Questions About Medb
Heroic & Dark Fantasy and Science Fiction Character created by Kevin L. O'Brien
ike any author, Kevin L. O'Brien gets questions about his works, his characters, and his life as a writer. At his request, we have posted a list of questions he has received, questions that many people ask. If you do not find what you wanted to know here, please feel free to contact him directly. Maybe your question will be added to this list.
Click on a question below to open a hidden panel, then click on it again to close it.
How do you pronounce "Medb hErenn"?
This is explained here, but to answer your question, the name is pronounced "Mayv Hairrain".

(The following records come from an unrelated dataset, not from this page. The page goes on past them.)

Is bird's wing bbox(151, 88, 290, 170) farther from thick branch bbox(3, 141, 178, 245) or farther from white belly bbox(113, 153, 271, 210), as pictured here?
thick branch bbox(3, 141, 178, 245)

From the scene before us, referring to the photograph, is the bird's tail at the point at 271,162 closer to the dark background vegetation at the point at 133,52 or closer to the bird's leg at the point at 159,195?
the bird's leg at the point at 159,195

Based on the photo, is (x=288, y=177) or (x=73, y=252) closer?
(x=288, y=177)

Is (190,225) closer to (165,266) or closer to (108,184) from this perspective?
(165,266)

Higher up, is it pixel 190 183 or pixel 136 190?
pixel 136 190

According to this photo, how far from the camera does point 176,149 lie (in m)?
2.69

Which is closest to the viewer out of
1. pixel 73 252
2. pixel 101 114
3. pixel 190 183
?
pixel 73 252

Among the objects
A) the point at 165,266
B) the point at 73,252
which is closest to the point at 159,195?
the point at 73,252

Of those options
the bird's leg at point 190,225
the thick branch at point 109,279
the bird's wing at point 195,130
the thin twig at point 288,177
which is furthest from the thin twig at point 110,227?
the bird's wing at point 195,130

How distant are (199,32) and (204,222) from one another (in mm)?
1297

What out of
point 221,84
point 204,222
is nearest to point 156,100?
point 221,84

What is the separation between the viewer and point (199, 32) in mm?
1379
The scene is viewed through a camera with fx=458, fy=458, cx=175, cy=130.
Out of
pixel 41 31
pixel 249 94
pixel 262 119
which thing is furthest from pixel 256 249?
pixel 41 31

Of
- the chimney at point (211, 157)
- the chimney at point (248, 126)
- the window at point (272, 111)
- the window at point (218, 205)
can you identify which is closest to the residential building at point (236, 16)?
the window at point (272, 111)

Why did you create a female character?
I cannot say why I made Medb hErenn female instead of male. I have created several dozen characters in my writing career, roughly half of which are female. I can say I have a fascination for women, but I don't seem to be obsessed with them. However, since a male barbarian is the expected norm for heroic fantasy, I may have been attracted to a female character so as to create something different. And as I explained in the character profile section, the most direct inspiration for Medb came at the right time in my creative process, otherwise I might have gone with a more traditional male character. Or maybe not, since before I created Medb, I had already created another female heroic fantasy barbarian warrior named Cona, whom as you might guess was to be a female version of Robert E. Howard's Conan. Perhaps the reason why Medb took precedence over Cona is that the latter would have been too much like REH's Conan to be truly unique, whereas I could transfer much of Cona's abilities and personality, though not her history, to Medb.
As a man, how can you write from the female point of view?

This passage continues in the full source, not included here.